WHO officials said they have no evidence that people sicker or was more deadly from the new variant than existing strains of Covid-19. Even although it did seem to spread more easily. They cite this data from Britain.

Countries imposing travel curbs were acting out of an abundance of caution while they assess risks, Ryan said, adding: “That is prudent. But it’s also important that everybody recognizes that this happens, these variants occur.”

WHO officials said coronavirus mutations had so far been much slower than with influenza. Which even the new UK variant remained much less transmissible than other diseases like mumps.

They said vaccines developed to combat Covid-19 should handle the new variants as well. Although checks were under way to ensure this was the case.

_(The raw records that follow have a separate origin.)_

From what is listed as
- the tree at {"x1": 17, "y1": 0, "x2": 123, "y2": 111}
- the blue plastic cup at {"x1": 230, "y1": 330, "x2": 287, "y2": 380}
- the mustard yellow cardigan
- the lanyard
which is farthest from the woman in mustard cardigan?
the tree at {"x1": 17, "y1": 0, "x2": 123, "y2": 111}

“So far, while we’ve seen a variety of changes, variety of mutations, none has made a big impact. Be it either the susceptibility of the virus to any of the currently used therapeutics, drugs or the vaccines under development. One hopes that may still be the case,” WHO Chief Scientist Soumya Swaminathan told the briefing.

The WHO said it expects to get more detail within days or weeks on the potential impact of the highly transmissible new coronavirus strain.